Top talent is streaming from banking into private equity. Why are there so few moves in the opposite direction?
Earlier this week, the Financial Times highlighted the exodus of banking heavy hitters to the booming private equity sector. Among them are retired HBOS chief executive Sir James Crosby; Sir George Mathewson, former chairman of Royal Bank of Scotland; and John Studzinski, former co-head of co-head of corporate banking and markets at HSBC. Although Studzinski is shifting to set up a corporate finance boutique, he is doing so under the auspices of Blackstone, a private equity firm.
What's the appeal of PE? The FT quotes one ex-banker turned private equity executive as saying it all comes down to quality of life: "You don't have as many meetings so you can be more creative. Private equity firms are normally small and you don't have to motivate thousands of staff." Creativity, independence, and a lack of bureaucracy in the private equity world may also be factors impeding the flow of staff back into to banking.
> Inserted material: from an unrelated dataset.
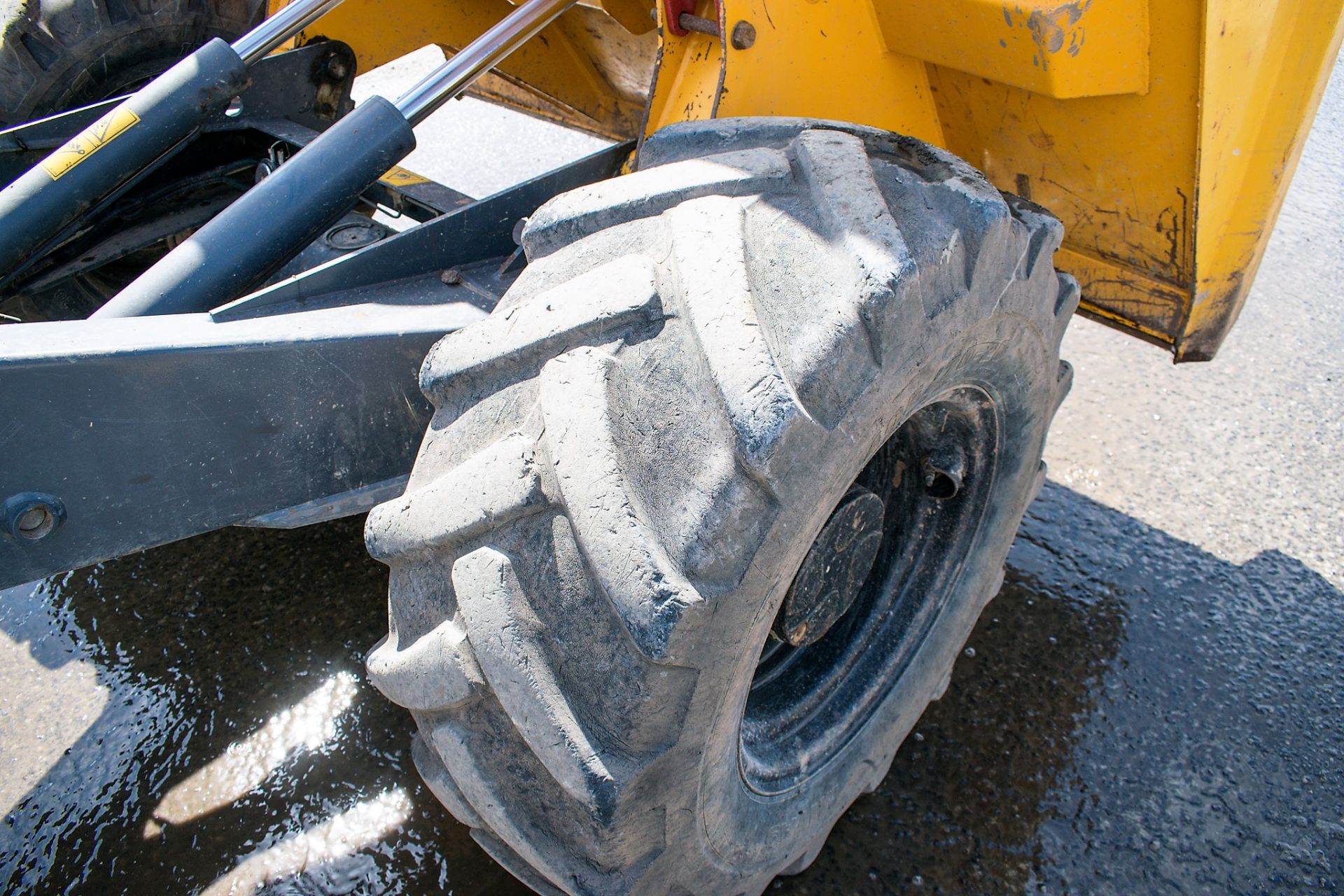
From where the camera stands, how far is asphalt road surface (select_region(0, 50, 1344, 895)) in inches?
69.7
However, some recruiters point out that corporate financiers who switch to the role of principal investor should be aware the transition can be problematic. "Some corporate financiers are not terribly good at it. The mentality is very different - you're investing your own money and will be remunerated on the back of the long term success of those decisions, rather than short term advice," says one.
Deal flow can also be an issue, she adds. "In a typical year, a private equity fund will look at the same number of deals as an investment bank, but will complete far fewer. That can be a bit of a shock if you're a transaction junkie."